* The problem:
Reproduce the material word for word, starting at the line that contains "Can you determine which of" and ending at the line that contains "5. the car on road at the point at 449,272".

━━━ Data extract

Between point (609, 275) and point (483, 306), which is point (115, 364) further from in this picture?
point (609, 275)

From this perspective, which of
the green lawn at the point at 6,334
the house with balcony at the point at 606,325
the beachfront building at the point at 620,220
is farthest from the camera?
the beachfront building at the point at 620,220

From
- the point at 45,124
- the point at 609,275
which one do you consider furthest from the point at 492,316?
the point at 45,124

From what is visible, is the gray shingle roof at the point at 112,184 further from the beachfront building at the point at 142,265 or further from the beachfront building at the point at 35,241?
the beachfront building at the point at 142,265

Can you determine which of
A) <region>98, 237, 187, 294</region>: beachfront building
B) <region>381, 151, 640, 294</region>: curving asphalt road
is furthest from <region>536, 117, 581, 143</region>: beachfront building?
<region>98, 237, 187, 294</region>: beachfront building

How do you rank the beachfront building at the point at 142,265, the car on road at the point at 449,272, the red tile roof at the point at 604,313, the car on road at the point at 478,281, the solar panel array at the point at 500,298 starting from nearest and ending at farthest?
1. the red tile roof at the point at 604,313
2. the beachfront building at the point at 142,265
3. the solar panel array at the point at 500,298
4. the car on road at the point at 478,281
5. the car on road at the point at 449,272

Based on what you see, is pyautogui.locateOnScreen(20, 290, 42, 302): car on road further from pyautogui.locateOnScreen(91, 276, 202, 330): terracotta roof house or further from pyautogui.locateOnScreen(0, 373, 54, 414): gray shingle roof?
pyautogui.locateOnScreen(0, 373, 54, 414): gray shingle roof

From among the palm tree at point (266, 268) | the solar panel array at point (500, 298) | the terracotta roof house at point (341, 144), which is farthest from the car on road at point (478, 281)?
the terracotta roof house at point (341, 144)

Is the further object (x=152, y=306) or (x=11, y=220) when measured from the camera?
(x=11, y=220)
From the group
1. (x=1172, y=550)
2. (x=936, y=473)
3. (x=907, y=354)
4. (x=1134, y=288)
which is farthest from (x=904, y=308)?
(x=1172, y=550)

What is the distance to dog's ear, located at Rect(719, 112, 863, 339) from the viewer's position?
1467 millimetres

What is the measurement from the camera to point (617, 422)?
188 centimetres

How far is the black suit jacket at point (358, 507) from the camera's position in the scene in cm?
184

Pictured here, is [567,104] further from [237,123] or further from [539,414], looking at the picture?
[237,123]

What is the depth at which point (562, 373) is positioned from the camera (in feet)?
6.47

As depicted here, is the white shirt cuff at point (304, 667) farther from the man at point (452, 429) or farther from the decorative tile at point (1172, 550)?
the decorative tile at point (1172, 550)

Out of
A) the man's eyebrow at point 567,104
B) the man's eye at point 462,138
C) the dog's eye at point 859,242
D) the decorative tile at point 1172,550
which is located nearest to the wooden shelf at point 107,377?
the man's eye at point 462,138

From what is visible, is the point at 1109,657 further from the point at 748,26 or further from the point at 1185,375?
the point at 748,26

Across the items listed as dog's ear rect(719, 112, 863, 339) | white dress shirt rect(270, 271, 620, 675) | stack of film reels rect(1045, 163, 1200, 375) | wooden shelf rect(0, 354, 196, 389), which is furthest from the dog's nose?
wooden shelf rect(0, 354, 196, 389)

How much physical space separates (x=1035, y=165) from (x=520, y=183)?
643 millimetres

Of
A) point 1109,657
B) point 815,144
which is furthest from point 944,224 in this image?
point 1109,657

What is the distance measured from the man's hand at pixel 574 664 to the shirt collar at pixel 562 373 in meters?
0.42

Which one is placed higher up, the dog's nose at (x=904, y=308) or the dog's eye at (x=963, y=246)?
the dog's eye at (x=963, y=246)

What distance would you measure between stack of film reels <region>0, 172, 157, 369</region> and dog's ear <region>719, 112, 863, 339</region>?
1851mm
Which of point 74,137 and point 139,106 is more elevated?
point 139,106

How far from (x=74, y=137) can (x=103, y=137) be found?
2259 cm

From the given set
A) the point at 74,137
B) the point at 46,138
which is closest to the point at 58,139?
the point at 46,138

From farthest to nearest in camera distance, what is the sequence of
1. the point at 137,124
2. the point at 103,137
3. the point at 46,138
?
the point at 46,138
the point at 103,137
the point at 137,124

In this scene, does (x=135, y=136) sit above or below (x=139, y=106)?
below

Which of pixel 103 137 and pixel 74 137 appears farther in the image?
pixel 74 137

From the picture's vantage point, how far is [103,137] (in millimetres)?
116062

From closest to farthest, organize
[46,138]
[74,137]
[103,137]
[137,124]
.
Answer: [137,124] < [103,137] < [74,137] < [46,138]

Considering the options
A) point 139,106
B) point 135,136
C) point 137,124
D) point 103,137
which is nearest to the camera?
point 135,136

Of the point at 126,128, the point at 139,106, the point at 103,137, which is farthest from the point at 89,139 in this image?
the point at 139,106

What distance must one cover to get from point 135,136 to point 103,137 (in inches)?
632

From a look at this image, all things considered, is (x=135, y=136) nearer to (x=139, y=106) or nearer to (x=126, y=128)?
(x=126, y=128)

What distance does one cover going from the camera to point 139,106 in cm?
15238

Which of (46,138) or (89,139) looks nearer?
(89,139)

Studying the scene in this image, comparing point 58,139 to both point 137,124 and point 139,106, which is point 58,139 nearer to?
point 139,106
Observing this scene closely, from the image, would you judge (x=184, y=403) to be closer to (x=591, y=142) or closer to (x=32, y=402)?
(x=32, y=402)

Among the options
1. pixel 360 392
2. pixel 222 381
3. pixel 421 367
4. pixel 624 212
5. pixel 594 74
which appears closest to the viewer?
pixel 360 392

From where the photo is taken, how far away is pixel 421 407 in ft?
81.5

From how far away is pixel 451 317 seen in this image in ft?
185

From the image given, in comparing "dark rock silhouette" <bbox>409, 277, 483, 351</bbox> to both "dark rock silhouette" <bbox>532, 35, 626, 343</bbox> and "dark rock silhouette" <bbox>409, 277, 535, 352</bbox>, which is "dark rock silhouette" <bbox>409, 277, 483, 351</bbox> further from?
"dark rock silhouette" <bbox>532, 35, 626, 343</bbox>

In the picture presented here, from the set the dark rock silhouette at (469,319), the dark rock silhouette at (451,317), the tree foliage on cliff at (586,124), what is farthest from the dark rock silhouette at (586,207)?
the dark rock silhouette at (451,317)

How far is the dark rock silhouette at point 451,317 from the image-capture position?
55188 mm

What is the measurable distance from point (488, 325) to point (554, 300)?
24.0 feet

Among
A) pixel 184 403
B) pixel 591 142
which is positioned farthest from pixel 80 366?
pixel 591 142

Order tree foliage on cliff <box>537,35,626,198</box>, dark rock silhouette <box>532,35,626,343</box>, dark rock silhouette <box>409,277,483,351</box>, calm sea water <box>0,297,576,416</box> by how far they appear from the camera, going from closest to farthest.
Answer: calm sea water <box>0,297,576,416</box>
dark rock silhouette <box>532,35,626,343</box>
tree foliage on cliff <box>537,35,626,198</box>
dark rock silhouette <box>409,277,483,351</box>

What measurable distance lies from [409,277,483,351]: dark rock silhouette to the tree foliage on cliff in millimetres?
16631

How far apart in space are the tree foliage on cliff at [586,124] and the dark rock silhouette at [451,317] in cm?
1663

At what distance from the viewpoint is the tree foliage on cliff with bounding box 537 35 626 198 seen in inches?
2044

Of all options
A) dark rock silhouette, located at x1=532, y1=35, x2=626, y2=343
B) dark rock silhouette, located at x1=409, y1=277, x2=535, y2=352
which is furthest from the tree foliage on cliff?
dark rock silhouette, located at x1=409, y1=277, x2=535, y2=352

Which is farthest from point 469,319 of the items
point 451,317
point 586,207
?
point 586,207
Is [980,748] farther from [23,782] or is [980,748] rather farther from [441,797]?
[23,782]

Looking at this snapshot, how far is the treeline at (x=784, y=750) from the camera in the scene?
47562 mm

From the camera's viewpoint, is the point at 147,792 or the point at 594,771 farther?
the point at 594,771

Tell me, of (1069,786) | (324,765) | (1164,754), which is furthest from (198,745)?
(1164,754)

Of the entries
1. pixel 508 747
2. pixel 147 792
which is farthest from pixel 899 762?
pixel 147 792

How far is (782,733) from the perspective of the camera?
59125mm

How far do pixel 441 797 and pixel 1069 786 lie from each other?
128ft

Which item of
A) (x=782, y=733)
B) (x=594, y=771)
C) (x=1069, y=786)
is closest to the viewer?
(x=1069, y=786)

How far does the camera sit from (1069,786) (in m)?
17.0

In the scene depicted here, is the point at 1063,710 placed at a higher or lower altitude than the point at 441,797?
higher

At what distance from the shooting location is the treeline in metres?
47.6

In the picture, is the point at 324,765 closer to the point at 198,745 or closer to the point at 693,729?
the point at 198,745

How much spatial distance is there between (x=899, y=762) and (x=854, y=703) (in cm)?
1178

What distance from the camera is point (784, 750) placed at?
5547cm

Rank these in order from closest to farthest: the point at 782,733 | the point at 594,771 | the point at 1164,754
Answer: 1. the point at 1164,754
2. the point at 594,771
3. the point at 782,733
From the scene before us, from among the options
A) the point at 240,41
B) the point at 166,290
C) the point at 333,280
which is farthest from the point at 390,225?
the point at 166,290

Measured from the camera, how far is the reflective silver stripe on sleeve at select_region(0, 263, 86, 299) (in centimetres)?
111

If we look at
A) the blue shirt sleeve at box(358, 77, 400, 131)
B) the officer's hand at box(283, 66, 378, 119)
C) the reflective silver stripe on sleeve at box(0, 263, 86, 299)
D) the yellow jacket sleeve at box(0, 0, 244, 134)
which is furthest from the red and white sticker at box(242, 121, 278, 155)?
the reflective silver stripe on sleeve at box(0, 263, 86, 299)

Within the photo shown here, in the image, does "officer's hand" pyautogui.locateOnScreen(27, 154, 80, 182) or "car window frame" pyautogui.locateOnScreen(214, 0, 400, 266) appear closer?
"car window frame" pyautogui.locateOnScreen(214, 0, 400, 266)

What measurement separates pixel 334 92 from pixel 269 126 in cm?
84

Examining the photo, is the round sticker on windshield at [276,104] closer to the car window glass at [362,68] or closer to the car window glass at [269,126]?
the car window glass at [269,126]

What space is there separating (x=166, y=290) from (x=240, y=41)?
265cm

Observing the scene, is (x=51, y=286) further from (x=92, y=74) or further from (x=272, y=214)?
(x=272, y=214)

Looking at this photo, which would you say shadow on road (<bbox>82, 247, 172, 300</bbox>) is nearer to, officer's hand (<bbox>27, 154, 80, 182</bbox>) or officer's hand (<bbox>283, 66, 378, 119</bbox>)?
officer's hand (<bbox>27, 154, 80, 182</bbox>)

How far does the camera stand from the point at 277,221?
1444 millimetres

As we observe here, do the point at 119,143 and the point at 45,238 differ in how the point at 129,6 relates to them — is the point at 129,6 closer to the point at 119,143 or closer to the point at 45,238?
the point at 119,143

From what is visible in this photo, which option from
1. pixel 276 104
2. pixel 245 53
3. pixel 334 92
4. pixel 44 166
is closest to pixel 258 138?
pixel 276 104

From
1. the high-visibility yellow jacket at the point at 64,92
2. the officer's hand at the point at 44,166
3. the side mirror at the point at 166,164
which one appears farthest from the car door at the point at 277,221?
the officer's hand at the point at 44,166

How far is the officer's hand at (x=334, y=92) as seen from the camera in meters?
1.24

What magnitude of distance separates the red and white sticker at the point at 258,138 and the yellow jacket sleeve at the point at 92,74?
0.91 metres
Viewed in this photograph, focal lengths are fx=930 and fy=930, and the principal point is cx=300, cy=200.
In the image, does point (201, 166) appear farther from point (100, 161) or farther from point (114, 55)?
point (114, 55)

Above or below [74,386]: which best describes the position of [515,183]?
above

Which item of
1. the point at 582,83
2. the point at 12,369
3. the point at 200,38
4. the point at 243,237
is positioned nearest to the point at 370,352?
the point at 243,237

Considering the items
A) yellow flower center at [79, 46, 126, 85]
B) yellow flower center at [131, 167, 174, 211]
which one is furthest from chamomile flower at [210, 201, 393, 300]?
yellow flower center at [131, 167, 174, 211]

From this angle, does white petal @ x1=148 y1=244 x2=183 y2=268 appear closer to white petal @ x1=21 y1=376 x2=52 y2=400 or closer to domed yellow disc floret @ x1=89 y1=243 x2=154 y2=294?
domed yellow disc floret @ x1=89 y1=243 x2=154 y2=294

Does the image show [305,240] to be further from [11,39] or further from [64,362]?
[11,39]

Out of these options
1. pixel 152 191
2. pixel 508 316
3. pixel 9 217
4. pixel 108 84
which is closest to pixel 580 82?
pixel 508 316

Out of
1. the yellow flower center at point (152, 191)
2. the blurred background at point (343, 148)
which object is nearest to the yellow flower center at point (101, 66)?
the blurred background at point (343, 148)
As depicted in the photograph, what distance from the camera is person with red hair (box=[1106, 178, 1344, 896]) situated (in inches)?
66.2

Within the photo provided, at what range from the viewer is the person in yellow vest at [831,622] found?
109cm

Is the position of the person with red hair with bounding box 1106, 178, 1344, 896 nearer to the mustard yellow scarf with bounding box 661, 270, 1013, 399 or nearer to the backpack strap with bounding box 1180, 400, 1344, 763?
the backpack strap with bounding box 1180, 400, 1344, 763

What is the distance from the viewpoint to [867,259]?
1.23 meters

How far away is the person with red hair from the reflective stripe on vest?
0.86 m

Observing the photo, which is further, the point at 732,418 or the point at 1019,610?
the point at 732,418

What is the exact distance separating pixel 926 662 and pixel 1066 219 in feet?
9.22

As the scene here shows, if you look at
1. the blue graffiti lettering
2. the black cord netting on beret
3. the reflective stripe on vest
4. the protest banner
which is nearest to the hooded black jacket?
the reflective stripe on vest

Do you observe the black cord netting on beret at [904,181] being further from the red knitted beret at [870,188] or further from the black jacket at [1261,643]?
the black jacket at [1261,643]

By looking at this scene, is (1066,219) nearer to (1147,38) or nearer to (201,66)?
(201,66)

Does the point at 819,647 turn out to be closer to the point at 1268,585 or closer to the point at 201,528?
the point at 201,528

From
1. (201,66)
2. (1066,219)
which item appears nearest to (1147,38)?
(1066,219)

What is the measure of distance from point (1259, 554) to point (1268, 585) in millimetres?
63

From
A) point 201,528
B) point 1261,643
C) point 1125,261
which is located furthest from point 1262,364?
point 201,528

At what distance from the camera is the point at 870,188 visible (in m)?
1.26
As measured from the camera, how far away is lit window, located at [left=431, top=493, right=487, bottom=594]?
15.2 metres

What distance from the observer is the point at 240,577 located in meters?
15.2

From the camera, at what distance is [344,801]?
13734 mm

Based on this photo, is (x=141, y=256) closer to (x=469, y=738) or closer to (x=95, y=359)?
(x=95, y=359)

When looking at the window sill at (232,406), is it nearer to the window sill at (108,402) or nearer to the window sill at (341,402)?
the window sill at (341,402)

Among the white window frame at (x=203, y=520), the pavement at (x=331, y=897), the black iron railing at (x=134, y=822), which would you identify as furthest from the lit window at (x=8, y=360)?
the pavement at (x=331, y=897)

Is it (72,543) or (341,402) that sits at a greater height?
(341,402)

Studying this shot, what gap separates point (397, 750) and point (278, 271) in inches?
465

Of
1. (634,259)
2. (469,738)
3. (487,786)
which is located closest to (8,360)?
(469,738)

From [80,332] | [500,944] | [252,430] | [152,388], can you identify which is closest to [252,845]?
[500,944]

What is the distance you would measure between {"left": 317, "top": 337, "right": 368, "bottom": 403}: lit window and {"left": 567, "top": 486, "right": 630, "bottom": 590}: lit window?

━━━━━━

* Worked answer:
Can you determine which of
A) <region>98, 237, 187, 294</region>: beachfront building
B) <region>381, 151, 640, 294</region>: curving asphalt road
is furthest from <region>536, 117, 581, 143</region>: beachfront building?
<region>98, 237, 187, 294</region>: beachfront building

How do you rank the beachfront building at the point at 142,265, the car on road at the point at 449,272, the red tile roof at the point at 604,313, the car on road at the point at 478,281, the solar panel array at the point at 500,298 starting from nearest and ending at farthest?
1. the red tile roof at the point at 604,313
2. the beachfront building at the point at 142,265
3. the solar panel array at the point at 500,298
4. the car on road at the point at 478,281
5. the car on road at the point at 449,272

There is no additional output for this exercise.